Curitiba - A Secretaria de Saúde de Curitiba estima que mais de 50% da população de diabéticos da Capital são atendidos pelos programas da rede municipal. Segundo a responsável pela Coordenação da Saúde do Adulto, onde está inserido o programa de diabetes, Ana Maria Cavalcanti, são perto de 30 mil pacientes inscritos, dos quais calcula-se que 28 mil tenham o tipo 2 da doença.
Ana Maria explica que, além do acompanhamento clínico, com consultas planejadas e exames periódicos, o programa de diabetes reforça as orientações sobre medidas de prevenção. Para a médica, o acompanhamento dos hábitos alimentares e o estímulo à atividade física -para quem já tem o diagnóstico da doença- são tão importantes quanto o controle glicêmico.
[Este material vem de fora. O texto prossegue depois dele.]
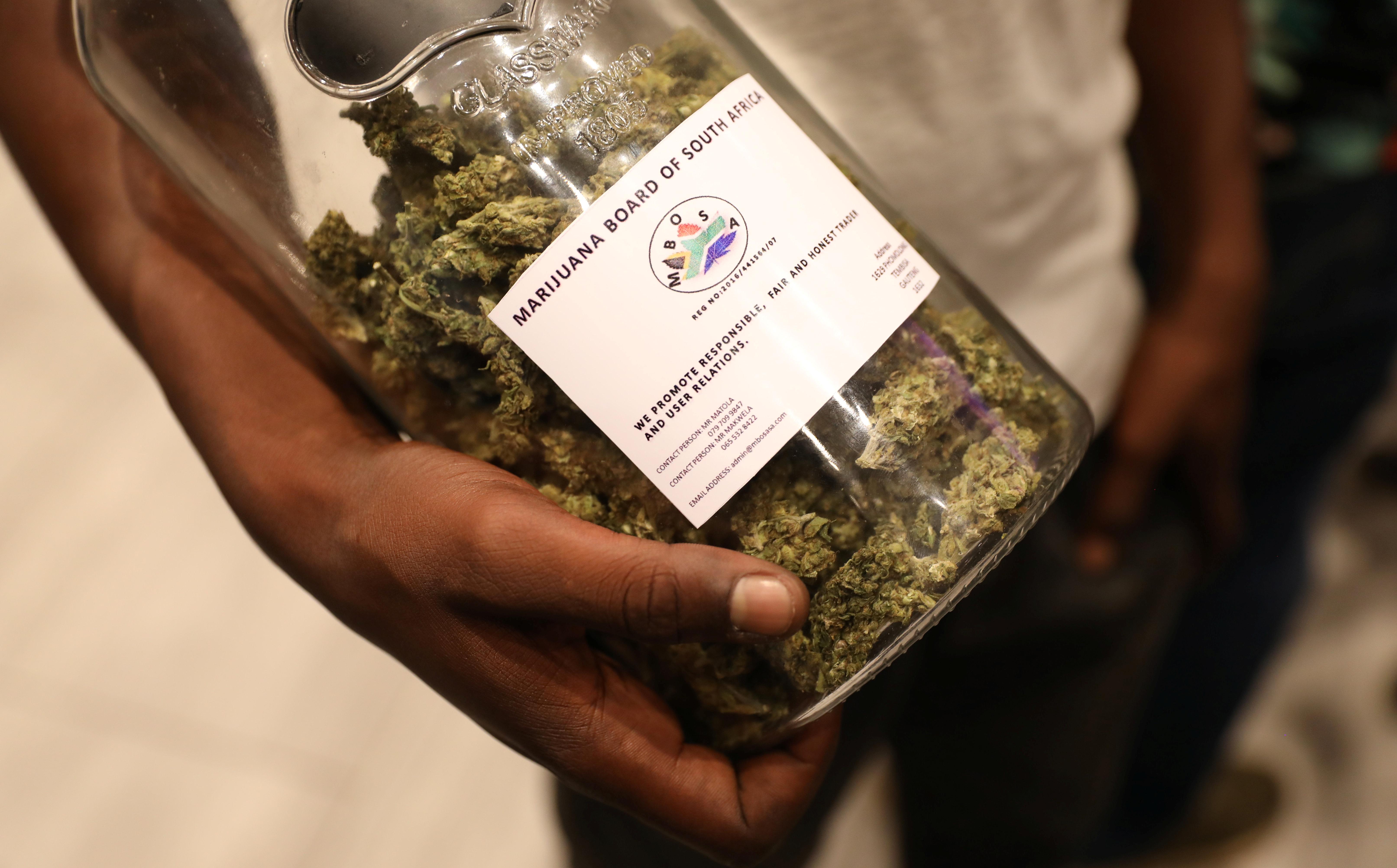 Um homem segura um pote cheio de botões de cannabis em um show de 2018 na África do Sul.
As unidades de saúde organizam grupos, que se reúnem, periodicamente, para repassar as noções básicas de educação em saúde e em algumas delas há, inclusive, grupos de caminhada.
O médico da Unidade de Saúde Vila Leonice, Plínio Bezerra de Almeida Júnior, contou que já atendeu casos de complicações sérias de pacientes que descuidaram do controle glicêmico. Em geral, são situações de displicência com os medicamentos e alimentação. Segundo ele, um deles chegou na unidade com um dos pés gangrenados e estava com taxa de glicemia bastante elevada. Mas, felizmente, são casos isolados. A maioria dos pacientes, acrescentou o médico, tem quadro de hipertensão associado ao diabetes.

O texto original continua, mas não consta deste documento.